_Problem 1_.
According to the excerpt on frame rendering times, what is the overall frame time once the CPU becomes twice as fast?

_Excerpted text_.
So technically from the point of % decrease/increase above some value its more of a loss or gain. In theory having a basepoint say 4,0ghz decreasing clock by 17%(3,3ghz) results in less or same fps(14 in this case) % drop and vice versa to see some sort of curve. That will show some numbers like going below 3,0 will be hurting the performance etc. Yes it would differ in every scenario/setup but some broad insight

I would think of gains in terms of Ahmdah's law

https://en.wikipedia.org/wiki/Amdahl's_law

Imagine you have 3 main parts in your system.
1. CPU
2. RAM
3. Videocard

The time spent rendering a frame (that takes 16ms to calculate so ~60FPS) might be something like:
75% GPU, 20% CPU, 5% RAM
so 12ms, 3.2ms, 0.8ms respective.

Getting the GPU 2x as fast will bump the frame rendering time to 10ms overall (since half of the 12ms goes away).    
10ms corresponds with 100FPS.  
 

 

Now do another example where it's the CPU getting 2x as fast.
The CPU calculation time goes from taking 3.2ms to 1.6ms. The overall Frame time is 14.4ms or around 70FPS.

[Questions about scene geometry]
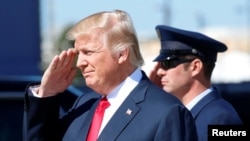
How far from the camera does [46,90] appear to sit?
12.4 feet

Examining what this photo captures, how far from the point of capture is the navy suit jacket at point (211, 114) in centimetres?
422

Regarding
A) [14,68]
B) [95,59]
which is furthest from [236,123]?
[14,68]

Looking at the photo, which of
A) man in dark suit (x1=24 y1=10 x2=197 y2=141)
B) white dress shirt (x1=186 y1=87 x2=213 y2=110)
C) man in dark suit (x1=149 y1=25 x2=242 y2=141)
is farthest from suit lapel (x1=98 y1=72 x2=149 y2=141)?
white dress shirt (x1=186 y1=87 x2=213 y2=110)

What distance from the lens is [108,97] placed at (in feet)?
12.0

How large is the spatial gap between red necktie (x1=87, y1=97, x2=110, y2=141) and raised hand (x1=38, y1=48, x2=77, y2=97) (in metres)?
0.21

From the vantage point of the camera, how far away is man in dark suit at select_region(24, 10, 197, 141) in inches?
136

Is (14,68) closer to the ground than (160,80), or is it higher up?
closer to the ground

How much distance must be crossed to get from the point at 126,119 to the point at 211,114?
882mm

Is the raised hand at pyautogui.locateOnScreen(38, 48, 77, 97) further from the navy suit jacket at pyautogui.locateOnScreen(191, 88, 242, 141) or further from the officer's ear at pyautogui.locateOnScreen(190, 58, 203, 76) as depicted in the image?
the officer's ear at pyautogui.locateOnScreen(190, 58, 203, 76)

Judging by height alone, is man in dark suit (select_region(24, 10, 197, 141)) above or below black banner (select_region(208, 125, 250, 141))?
above

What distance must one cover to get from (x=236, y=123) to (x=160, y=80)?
64 cm

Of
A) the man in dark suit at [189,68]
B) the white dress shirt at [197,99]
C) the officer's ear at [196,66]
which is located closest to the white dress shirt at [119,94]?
the man in dark suit at [189,68]

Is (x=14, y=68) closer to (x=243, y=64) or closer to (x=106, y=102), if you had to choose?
(x=106, y=102)

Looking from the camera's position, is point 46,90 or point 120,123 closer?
point 120,123
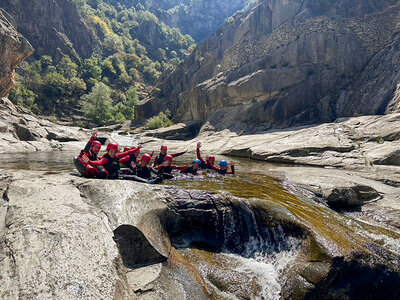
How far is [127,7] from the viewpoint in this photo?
467ft

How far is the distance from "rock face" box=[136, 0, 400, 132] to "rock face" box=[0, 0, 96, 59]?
55.9m

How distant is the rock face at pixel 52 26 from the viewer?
62312mm

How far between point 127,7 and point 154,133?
469ft

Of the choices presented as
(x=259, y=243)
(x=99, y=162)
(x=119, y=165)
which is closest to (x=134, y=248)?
(x=259, y=243)

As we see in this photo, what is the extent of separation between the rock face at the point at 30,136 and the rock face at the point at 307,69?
1729 cm

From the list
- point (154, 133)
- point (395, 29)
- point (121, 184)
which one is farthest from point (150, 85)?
point (121, 184)

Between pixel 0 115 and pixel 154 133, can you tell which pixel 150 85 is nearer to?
pixel 154 133

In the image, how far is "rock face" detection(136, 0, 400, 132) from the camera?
23484 mm

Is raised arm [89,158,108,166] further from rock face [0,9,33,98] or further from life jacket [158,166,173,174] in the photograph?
rock face [0,9,33,98]

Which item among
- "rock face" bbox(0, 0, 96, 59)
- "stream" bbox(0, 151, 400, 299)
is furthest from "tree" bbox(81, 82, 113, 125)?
"stream" bbox(0, 151, 400, 299)

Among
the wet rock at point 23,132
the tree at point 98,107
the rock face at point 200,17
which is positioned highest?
the rock face at point 200,17

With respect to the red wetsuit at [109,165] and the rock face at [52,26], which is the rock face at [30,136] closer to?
the red wetsuit at [109,165]

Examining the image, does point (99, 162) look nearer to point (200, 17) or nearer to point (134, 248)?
point (134, 248)

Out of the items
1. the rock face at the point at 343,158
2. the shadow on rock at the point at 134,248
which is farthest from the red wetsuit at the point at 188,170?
the shadow on rock at the point at 134,248
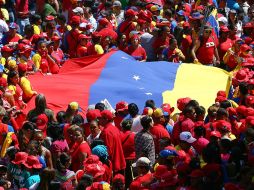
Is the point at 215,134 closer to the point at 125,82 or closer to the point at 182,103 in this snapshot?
the point at 182,103

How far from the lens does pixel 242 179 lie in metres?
14.0

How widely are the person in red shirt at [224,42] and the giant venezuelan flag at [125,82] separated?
104 centimetres

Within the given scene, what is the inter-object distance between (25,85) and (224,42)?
5.13 meters

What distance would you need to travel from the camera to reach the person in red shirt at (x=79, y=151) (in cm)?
1559

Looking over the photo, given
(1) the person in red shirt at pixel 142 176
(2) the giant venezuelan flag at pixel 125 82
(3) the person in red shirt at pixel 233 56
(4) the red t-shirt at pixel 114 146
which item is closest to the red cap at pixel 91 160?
(1) the person in red shirt at pixel 142 176

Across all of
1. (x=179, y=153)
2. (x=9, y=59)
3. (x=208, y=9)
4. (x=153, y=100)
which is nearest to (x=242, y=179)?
(x=179, y=153)

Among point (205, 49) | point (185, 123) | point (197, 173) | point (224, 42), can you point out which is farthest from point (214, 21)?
point (197, 173)

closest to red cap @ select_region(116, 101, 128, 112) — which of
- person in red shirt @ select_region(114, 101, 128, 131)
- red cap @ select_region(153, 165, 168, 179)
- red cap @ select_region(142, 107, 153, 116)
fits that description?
person in red shirt @ select_region(114, 101, 128, 131)

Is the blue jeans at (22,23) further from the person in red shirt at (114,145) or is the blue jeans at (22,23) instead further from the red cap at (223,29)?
the person in red shirt at (114,145)

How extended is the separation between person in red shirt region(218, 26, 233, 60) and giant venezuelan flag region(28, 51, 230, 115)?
1041 millimetres

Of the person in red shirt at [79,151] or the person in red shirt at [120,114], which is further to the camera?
the person in red shirt at [120,114]

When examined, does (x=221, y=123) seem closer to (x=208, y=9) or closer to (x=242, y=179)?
(x=242, y=179)

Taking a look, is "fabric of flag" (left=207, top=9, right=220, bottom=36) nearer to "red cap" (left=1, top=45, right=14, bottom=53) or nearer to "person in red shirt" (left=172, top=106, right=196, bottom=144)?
"red cap" (left=1, top=45, right=14, bottom=53)

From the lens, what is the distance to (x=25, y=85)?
61.4ft
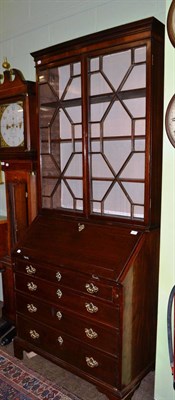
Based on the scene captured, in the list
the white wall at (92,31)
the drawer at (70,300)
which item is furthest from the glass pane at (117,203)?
the drawer at (70,300)

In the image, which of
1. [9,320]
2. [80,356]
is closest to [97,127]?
[80,356]

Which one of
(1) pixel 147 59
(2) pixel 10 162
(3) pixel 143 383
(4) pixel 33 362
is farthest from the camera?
(2) pixel 10 162

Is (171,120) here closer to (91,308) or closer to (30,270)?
(91,308)

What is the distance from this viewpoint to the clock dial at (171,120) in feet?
5.26

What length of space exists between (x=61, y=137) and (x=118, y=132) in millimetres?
466

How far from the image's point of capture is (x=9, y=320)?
281 centimetres

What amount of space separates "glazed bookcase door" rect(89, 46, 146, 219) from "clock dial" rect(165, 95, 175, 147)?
0.20m

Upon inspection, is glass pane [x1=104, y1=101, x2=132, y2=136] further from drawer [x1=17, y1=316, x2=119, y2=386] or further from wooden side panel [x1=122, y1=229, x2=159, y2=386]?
drawer [x1=17, y1=316, x2=119, y2=386]

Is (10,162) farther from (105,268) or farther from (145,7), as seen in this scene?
(145,7)

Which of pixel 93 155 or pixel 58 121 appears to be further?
pixel 58 121

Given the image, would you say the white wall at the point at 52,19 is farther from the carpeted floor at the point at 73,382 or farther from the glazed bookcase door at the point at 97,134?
the carpeted floor at the point at 73,382

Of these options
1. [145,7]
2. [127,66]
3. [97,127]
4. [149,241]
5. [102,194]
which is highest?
[145,7]

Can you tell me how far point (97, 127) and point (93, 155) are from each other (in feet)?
0.56

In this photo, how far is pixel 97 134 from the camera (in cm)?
201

_Problem 2_.
Show every line of the records that contains the string "separation", matching its case exactly.

_Expected output 1_.
14.4ms, or around 70FPS.

_Expected output 2_.
As we see in this photo, what is the extent of separation between the rock face at the point at 30,136 and the rock face at the point at 307,69?
How extended is the separation between person in red shirt region(218, 26, 233, 60) and giant venezuelan flag region(28, 51, 230, 115)?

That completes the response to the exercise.